I screwed up |
But this morning, for some reason, I knew the jig was up. Elton (my dad) would absolutely have cut off the service, but would he have been complicit in theft by letting them give it away? Why was it a theft I could stomach until, oddly, this morning?
Maybe because on Wed. I ordered a 6 qt instant pot from Amazon because it was a very good price. It arrived yesterday, and first thing, I read the entire user's manual. This amazing appliance offers users more ways to self injure (if not burn the house down) than I am entirely comfortable with. Plus, I hardly ever cook, and I doubted making it riskier was going to goose up the urge. So, I returned the $70 device, accepted a $14 penalty (restocking fee? splurge fine? stupidity tax?). I am thinking as I type this, that it was looking at myself with clarity and as little judgement as possible, that made the decision easy: that technology was not me.
From there, I woke from my petty vendetta against a company that delivers a paper I still want to read. Theft, even passive scamming is also not me. And there are compensations for the deproved Guard: I get a frisson of superiority and contempt to balance the sad collection of comics, the cluttered typos, and the loss of Eugene-based professional reporting and editorials.

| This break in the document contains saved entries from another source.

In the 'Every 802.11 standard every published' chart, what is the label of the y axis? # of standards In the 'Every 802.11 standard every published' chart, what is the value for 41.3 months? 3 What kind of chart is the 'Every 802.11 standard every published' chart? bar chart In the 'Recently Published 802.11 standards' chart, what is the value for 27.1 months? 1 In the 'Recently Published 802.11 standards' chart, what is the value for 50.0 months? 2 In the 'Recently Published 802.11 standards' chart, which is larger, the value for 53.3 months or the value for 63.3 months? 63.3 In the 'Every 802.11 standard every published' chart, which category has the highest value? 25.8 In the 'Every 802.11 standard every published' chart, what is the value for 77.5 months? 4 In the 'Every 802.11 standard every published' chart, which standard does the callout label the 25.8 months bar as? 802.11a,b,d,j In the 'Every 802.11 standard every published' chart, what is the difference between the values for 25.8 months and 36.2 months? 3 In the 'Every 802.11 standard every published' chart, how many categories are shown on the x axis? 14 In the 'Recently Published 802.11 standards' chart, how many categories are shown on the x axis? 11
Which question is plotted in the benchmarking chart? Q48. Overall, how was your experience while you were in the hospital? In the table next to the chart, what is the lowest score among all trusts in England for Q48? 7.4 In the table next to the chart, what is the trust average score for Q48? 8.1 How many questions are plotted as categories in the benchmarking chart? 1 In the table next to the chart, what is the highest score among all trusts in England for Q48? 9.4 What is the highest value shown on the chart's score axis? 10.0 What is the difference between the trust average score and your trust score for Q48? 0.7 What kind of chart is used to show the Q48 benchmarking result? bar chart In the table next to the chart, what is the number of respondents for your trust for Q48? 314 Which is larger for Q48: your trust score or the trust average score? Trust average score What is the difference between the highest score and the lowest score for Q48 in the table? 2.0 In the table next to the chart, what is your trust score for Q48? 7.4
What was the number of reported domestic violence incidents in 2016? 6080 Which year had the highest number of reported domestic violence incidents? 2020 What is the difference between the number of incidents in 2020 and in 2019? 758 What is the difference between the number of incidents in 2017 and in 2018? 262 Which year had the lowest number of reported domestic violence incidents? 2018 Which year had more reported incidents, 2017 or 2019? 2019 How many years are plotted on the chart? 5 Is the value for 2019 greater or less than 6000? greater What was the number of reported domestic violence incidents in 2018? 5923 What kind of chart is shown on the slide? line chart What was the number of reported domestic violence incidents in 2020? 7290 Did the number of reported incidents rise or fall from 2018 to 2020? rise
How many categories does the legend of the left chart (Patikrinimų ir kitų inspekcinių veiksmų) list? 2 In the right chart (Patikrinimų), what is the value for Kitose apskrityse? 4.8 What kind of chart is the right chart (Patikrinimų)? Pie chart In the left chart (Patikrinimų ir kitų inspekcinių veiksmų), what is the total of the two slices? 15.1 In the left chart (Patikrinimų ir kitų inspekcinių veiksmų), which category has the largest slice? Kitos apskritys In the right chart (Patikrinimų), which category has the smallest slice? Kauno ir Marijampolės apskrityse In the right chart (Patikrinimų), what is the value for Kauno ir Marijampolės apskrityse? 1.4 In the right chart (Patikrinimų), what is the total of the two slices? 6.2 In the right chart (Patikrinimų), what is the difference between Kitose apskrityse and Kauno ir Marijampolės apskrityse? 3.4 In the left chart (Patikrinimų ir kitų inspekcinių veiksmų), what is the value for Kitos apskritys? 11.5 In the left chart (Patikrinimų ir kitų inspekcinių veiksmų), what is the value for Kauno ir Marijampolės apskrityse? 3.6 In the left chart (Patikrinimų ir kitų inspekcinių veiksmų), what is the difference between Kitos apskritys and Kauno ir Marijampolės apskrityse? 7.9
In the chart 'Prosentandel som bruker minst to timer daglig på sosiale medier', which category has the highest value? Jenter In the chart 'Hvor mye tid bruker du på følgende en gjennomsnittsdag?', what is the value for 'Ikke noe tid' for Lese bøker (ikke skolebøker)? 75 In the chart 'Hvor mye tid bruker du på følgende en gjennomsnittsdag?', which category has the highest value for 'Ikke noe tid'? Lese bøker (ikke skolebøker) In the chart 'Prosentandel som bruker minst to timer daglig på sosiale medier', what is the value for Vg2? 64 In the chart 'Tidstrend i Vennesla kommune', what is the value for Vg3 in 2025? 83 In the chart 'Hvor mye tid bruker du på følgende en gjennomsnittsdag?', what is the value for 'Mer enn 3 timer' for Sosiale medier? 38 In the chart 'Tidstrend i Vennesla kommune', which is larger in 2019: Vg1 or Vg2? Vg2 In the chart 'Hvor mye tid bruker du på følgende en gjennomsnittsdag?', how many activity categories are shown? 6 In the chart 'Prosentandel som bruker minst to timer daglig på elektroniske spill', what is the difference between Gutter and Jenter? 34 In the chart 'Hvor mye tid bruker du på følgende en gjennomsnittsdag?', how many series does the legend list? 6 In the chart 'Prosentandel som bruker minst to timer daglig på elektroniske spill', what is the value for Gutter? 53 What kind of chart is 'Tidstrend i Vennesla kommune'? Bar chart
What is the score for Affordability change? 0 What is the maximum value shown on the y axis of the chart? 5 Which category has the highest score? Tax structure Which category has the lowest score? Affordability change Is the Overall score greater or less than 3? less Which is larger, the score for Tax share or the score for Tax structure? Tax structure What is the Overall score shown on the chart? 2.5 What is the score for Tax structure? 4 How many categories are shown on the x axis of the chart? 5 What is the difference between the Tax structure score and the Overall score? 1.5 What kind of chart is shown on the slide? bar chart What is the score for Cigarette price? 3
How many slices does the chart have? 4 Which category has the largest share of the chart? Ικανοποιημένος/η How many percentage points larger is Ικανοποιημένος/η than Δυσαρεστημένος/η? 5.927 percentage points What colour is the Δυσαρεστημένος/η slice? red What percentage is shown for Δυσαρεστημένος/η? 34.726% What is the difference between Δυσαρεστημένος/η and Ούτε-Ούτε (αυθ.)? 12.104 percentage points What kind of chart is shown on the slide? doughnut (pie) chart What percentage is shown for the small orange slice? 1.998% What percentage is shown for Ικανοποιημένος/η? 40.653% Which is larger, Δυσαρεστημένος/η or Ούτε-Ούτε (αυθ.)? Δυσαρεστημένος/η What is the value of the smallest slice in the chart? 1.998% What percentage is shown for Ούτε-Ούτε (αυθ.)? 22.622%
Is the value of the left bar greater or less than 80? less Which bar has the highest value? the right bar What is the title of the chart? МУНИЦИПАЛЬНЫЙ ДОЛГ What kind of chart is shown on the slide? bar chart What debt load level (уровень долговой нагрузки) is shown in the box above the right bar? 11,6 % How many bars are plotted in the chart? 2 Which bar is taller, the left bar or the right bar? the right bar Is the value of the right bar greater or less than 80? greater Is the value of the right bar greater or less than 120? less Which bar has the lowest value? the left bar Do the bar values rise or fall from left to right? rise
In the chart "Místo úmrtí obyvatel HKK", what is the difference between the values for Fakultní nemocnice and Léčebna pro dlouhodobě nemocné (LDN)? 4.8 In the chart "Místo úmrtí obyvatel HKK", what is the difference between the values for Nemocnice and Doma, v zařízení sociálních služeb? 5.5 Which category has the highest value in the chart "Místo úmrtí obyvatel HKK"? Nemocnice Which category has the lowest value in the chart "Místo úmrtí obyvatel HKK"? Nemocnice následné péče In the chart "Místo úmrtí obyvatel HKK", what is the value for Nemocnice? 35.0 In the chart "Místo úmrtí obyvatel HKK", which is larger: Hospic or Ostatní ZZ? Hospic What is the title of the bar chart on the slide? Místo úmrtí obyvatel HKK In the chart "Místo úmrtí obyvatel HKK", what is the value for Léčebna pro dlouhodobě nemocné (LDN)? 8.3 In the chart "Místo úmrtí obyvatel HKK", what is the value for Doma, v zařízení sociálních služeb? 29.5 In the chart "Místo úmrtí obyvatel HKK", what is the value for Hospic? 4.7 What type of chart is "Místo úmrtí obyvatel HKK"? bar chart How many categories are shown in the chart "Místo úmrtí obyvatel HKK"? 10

I wrote an email to the subscription department confessing my transgression and requesting back billing and a new subscription. They were confused, then amazed, and unfailingly gracious. Also deeply puzzled as they had timely informed my carrier of said subscription's demise. Hence, it was not as I surmised incompetent billing practices but a "gift" from my carrier. I do hope that my willingness to pay for those ill gotten dailies will forestall any punishment upon my 98.5% reliable* and generous carrier.
I am back to living according to my scruples!
* Calculation: 19 weeks (133 papers), 131 delivered for a 98.5% reliability rate.
I have a friend who never cancelled, and has had much less reliable delivery.